• PASSAGE SHOWN

This harpoon is one of several used by Jacky Guard who was one of New Zealand's earliest shore-based whalers.

Whaling was New Zealand's first important industry. In the 1820s, ocean whaling became popular in our waters, followed quickly by shore whaling. Shore whalers hunted the southern right whales, which moved towards land in the winter months to give birth.

Although the shore whalers used similar equipment to their ocean-going counterparts, they did not have the initial cost of buying and outfitting a ship. This was not their only advantage. Ocean whaling ships could be at sea for several years at a stretch, and by the time they returned to land, the oil they had gathered would have deteriorated in quality and may also have leaked. However, a New Zealand shore station could be run in association with a trading ship which could bring supplies to the whalers and take fresh oil to Australia to trade at the end of every season.

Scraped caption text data
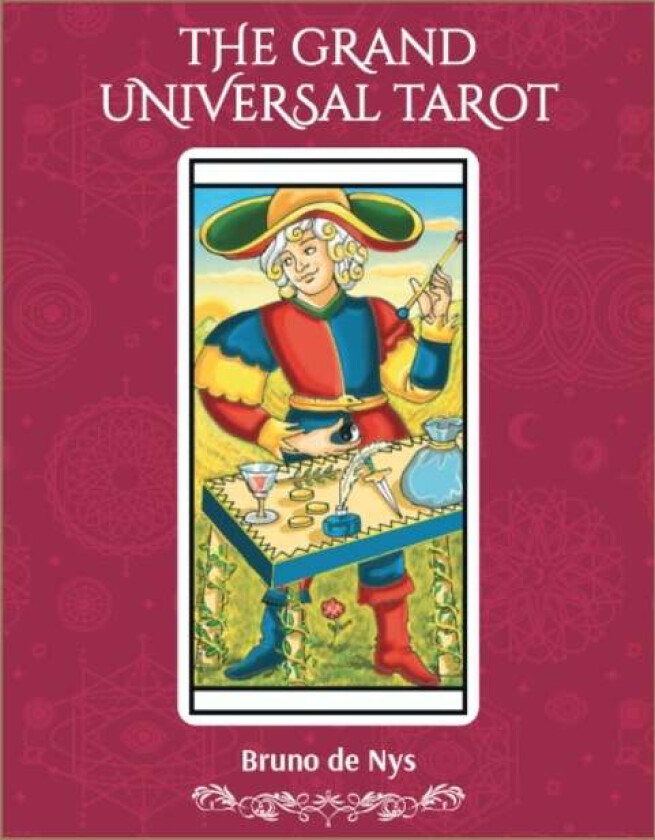 The Grand Universal Tarot av Bruno de Nys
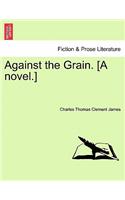 Against the Grain. [A Novel.]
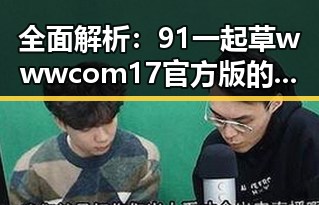 全面解析：91 一起草wwwcom17官方版的优势与应用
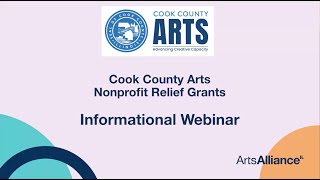 Cook County Arts Nonprofit Relief Grants Informational Webinar 3 [upl. by Ayotal]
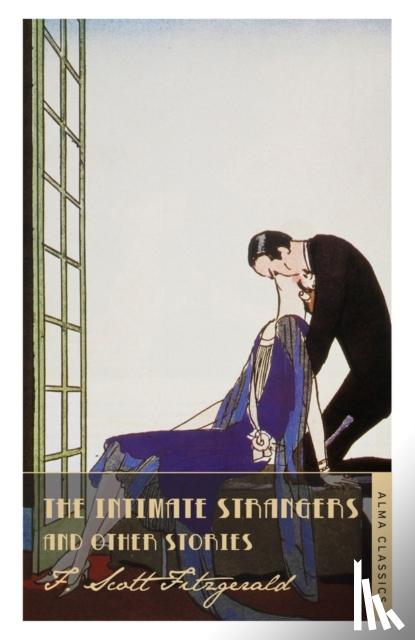 Fitzgerald, F. Scott - The Intimate Strangers and Other Stories
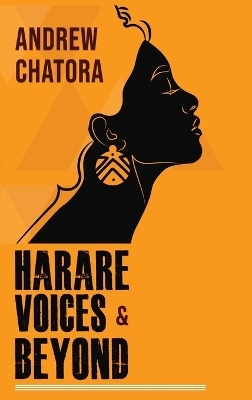 Harare Voices and Beyond - Andrew Chatora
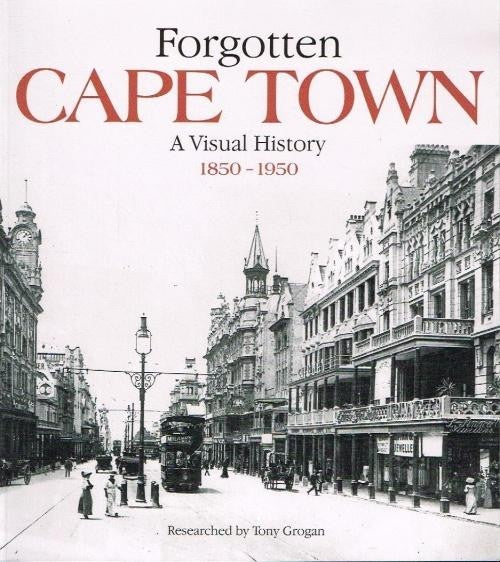 Forgotten Cape Town - A Visual History 1850-1950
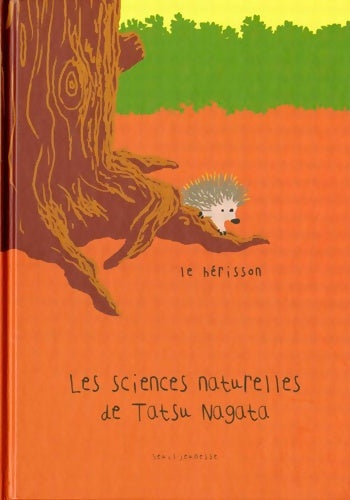 Livrenpoche : Le Hérisson : Les sciences naturelles de Tatsu Nagata - Tatsu Nagata - Livre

• TASK REQUIREMENTS
List every distinct proper name of a person or place in the passage on New Zealand shore whaling. You won't need the lines to do this.

• SOLUTION TO THE EXERCISE
Jacky Guard, New Zealand, Australia